Reading passage

+ + + +

TV Review: 'Temptation Island' and 'The Mole'

It’s no mystery why Temptation Island — the ”reality” show about four couples earmarked for hootchie-cootchie by a bevy of sculpted singles — attracts more viewers in the advertising world’s coveted 18-49 age group than its chief time-period competition, The West Wing. Although TWW is TI‘s superior in every respect except in the areas of bikini waxes and tattoos, Island appeals to two audiences: (1) viewers who, like the couples themselves, are young adults who accept the show at face value, watching to see whether these surrogates-for-themselves will suffer guilt or party hearty; and (2) viewers who look at these hookup artists in fascinated disbelief and wonder, ”What will these horny morons do next?”

You can see where the West Wing audience might blend over into my theoretical audience No. 2. I, for one, am glad I knew how to program my VCR so that I didn’t miss Martin Sheen approving ambassadorships, but I also didn’t miss the tempted guy named Andy say, ”My strategy … has been, screw the looks — pick the chick that you think you’re gonna have the best time with.”

Island has surefire middle American appeal: It’s as close as you can get to televising the breaking of one of the Ten Commandments. Though not married, the couples are said to be in ”committed relationships,” and the ”uncommitted” men and women used by the producers to entice the couples are, as David Letterman has pointed out, virtually prostitutes — people encouraged to initiate sex with people they don’t know. The fact that the producers have suggested that no one, over the series’ six-week run, will actually engage in intercourse doesn’t matter: Sex is never shown on network television anyway; luring someone away from his or her mate is the TV version of sex in countless sitcoms and dramas. This show could go up against CBS’ 48 Hours and be called 26 Ho’s.

+ + + +

What to work on
1. According to the review, which show is the chief time-period competition for Temptation Island?
2. Do these statements agree with the review? Answer yes or no for each, quoting the words from the review that decide it.
(a) The couples on Temptation Island are married.
(b) The series runs for six weeks.
(c) The reviewer missed Martin Sheen approving ambassadorships on The West Wing.
The data that come next have no connection to the review.

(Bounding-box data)

+ + + +

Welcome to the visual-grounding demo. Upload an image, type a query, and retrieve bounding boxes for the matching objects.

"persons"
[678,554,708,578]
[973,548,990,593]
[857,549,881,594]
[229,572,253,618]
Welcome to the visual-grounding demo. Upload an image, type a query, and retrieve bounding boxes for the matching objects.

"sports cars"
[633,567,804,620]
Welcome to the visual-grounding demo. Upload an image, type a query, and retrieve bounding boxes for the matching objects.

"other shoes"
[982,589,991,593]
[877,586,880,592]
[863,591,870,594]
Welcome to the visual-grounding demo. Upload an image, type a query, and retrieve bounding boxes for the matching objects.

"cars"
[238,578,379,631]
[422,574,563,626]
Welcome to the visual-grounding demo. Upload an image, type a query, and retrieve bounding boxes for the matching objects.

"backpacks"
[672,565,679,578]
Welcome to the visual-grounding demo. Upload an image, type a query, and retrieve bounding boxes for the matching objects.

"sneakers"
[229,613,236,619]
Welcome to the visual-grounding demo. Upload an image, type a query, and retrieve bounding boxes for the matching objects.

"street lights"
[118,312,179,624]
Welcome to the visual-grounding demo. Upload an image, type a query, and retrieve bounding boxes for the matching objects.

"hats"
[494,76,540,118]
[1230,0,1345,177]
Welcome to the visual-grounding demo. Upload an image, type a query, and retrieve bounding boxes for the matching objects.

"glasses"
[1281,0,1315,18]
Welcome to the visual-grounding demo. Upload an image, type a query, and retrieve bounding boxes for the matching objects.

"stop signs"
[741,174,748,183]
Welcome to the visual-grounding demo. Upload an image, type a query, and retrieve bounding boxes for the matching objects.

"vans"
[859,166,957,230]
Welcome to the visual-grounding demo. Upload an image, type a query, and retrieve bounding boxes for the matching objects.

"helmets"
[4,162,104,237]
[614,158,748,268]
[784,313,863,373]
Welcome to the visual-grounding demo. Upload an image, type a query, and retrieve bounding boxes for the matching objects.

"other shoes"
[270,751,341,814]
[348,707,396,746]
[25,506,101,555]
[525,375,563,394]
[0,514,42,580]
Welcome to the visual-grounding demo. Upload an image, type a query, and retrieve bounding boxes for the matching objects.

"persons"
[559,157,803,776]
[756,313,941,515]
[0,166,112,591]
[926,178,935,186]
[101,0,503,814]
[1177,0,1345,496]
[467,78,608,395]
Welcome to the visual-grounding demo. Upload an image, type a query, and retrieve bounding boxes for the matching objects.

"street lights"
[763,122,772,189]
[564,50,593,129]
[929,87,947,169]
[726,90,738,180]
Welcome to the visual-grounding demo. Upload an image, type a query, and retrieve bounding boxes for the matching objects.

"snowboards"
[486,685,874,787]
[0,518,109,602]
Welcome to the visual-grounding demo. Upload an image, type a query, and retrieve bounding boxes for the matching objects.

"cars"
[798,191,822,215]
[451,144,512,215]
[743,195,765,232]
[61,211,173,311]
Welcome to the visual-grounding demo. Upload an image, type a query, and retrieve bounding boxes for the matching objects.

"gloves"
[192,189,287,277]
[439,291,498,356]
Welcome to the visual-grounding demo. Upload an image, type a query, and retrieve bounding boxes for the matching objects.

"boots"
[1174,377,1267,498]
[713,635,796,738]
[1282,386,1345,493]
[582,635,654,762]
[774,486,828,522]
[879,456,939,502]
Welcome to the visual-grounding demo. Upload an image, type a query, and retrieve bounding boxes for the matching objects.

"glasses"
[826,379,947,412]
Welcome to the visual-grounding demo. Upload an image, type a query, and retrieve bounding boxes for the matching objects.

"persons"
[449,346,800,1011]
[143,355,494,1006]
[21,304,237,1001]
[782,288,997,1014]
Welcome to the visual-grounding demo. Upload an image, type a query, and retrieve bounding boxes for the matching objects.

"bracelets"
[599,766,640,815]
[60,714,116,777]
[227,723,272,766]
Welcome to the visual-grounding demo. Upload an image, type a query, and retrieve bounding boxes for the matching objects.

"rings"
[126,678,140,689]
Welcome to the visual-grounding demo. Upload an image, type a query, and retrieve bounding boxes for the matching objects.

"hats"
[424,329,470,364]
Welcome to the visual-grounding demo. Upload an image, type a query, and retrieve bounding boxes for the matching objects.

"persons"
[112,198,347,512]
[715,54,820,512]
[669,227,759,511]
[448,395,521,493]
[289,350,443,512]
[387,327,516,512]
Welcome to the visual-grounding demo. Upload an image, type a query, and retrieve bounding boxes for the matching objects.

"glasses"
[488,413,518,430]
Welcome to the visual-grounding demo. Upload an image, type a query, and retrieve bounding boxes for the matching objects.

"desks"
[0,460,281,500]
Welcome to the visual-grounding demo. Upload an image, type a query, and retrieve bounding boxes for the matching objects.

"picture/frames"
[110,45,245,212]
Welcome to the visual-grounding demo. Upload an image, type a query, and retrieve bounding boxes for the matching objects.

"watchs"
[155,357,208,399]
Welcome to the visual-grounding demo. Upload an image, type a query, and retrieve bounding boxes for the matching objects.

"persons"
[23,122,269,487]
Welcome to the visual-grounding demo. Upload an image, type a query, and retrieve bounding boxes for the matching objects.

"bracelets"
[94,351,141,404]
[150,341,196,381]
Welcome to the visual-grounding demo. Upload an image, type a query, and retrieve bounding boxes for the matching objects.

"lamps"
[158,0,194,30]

+ + + +

Replies
1. The West Wing.

2.
(a) No: "Though not married"
(b) Yes: "over the series’ six-week run"
(c) No: "I didn’t miss Martin Sheen approving ambassadorships"